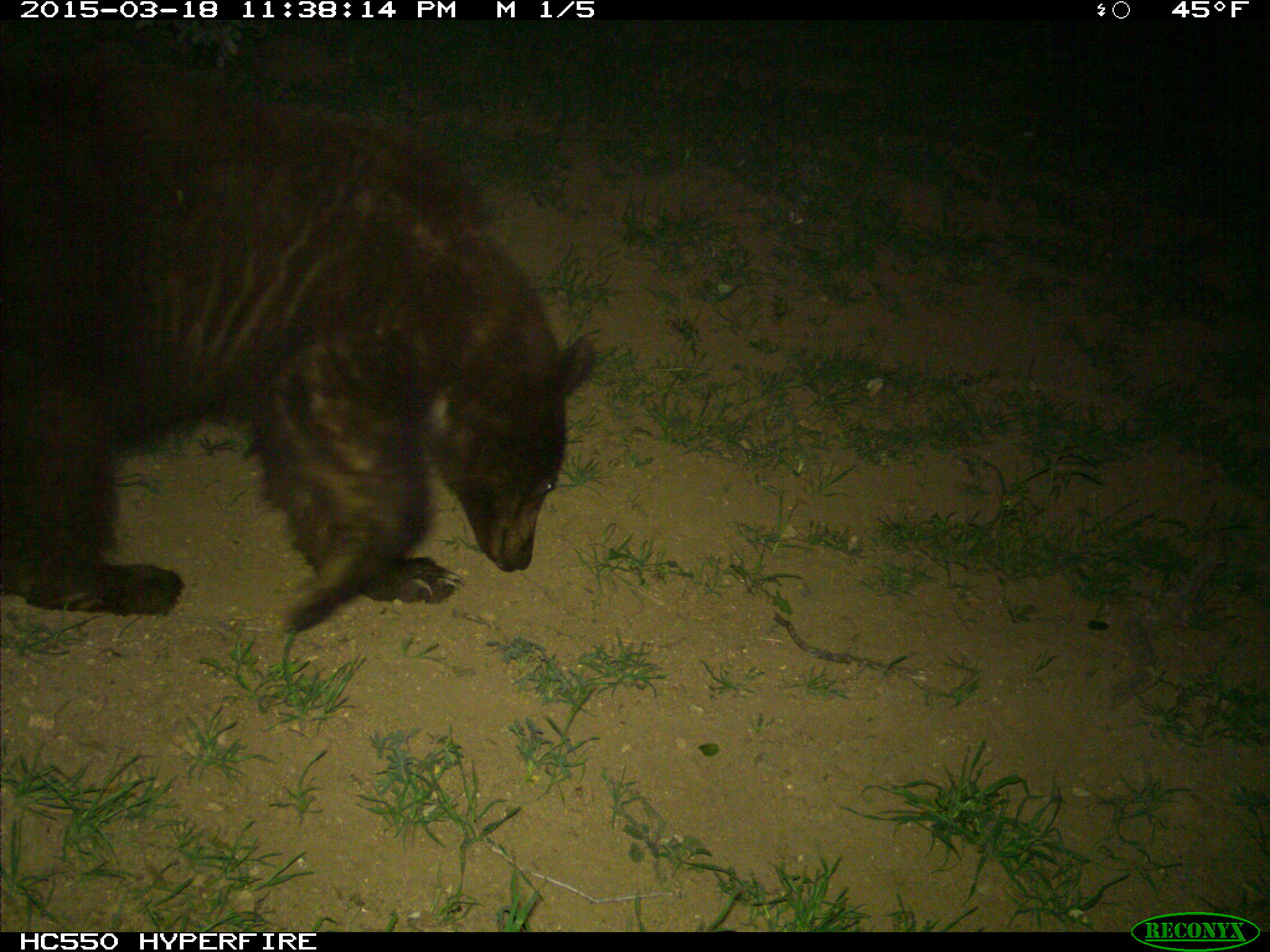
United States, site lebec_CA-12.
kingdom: Animalia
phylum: Chordata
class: Mammalia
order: Carnivora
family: Ursidae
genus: Ursus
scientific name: Ursus americanus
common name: american black bear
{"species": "Ursus americanus (american black bear)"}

= = = = = = =

▸ Activity
Exactly as they stand, the entries must be written out again, pictures excluded.

▸ Solution
United States, site lebec_CA-12.
kingdom: Animalia
phylum: Chordata
class: Mammalia
order: Carnivora
family: Ursidae
genus: Ursus
scientific name: Ursus americanus
common name: american black bear
{"species": "Ursus americanus (american black bear)"}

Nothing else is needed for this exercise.